Grande parte desse nebuloso panorama ainda se deve à precariedade de recursos instrumentais para realização do diagnóstico da pessoa com suspeita de autismo. Apesar dos avanços e recentes descobertas nessa área, não há identificado nenhum marcador biológico que possibilite um exame definitivo para confirmação ou não desse diagnóstico (SCHMIDT; BOSA, 2011). Além disso, há uma total escassez de questionários, protocolos ou instrumentos de avaliação validados no Brasil para apoiar a decisão dos avaliadores, os quais contam apenas com a observação direta dos comportamentos da criança somada ao histórico de vida desse sujeito (KLIN et al., 2006).
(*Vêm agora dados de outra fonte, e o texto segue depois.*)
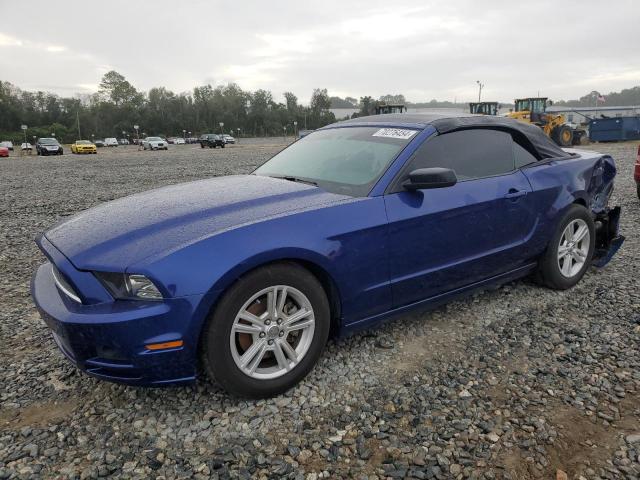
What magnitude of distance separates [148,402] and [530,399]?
206cm

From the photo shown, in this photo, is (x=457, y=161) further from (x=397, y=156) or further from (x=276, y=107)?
(x=276, y=107)

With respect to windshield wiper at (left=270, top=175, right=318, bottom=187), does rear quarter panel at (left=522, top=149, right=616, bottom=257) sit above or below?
below

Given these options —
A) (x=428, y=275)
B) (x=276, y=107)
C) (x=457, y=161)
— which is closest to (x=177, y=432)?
(x=428, y=275)

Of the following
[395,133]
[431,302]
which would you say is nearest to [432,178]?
[395,133]

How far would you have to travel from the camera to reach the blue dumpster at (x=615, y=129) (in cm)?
2661

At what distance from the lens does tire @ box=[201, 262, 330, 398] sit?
7.38 feet

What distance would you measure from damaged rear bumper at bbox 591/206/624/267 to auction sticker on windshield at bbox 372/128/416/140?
2455 mm

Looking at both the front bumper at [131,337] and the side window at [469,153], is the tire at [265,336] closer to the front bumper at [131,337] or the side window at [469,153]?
the front bumper at [131,337]

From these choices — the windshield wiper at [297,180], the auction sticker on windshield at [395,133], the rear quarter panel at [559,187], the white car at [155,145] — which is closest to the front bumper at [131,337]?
the windshield wiper at [297,180]

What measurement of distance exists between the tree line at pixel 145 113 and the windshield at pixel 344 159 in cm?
9030

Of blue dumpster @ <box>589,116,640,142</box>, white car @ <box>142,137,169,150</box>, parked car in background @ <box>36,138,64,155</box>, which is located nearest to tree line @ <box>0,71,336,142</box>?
white car @ <box>142,137,169,150</box>

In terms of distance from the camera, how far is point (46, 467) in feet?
6.69

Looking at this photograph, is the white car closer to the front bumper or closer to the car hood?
the car hood

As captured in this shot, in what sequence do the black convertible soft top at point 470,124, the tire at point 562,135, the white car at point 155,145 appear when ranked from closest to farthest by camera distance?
the black convertible soft top at point 470,124 → the tire at point 562,135 → the white car at point 155,145
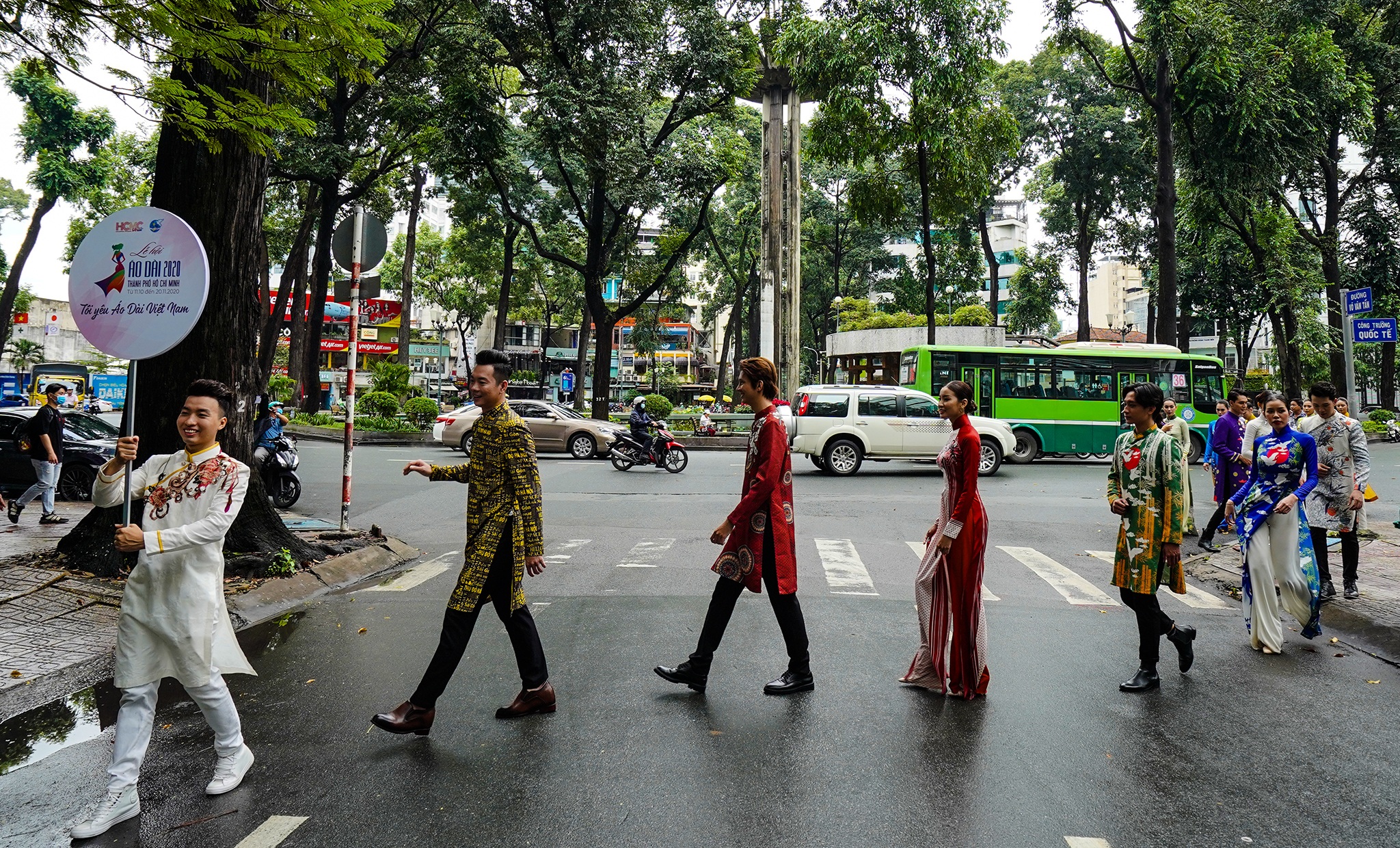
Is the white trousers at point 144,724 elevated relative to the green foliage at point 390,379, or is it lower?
lower

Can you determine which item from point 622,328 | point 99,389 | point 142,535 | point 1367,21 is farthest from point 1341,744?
point 622,328

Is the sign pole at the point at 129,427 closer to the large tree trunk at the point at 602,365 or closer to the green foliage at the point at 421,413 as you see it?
the large tree trunk at the point at 602,365

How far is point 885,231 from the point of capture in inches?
1825

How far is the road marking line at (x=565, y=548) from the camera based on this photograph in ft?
29.6

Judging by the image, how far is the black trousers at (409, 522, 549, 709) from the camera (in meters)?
4.14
Portanto, em última instância, a confirmação ou não da presença de autismo também passa a depender do viés subjetivo e da interpretação desses comportamentos pelo observador, o que pode favorecer a dubiedade entre avaliadores e, consequentemente, confusão para os familiares.

Tal fenômeno segue ocorrendo principalmente porque as terminologias utilizadas para caracterizar o diagnóstico de determinada criança com autismo para a finalidade de pesquisa são diferentes daquelas utilizadas para fins da clínica. Enquanto a primeira tem o interesse de primar pela homogeneidade dos casos, categorizando o diagnóstico, a segunda visa incorporar as diferenças entre os subgrupos em uma perspectiva dimensional. Apesar de contrastantes, estas nomenclaturas não são autoexcludentes, mas apenas se propõem a diferentes finalidades. Vamos examinar brevemente as possibilidades de compreender o diagnóstico de autismo a partir dessas duas perspectivas.

De acordo com a abordagem categórica proposta pelo DSM-IV-TR (APA, 2000), a categoria dos TGDs caracteriza-se pelo comprometimento importante em três áreas do desenvolvimento: habilidades de interação social recíproca, habilidades de comunicação, e presença de comportamentos, interesses e atividades estereotipadas. Nessa classificação ainda estão incluídas cinco subcategorias diagnósticas: Transtorno Autista, o Transtorno de Rett, Transtorno Desintegrativo da Infância, Transtorno de Asperger e Transtorno Invasivo do Desenvolvimento sem outra Especificação (TID-SOE), sendo o autismo o transtorno prototípico desta categoria.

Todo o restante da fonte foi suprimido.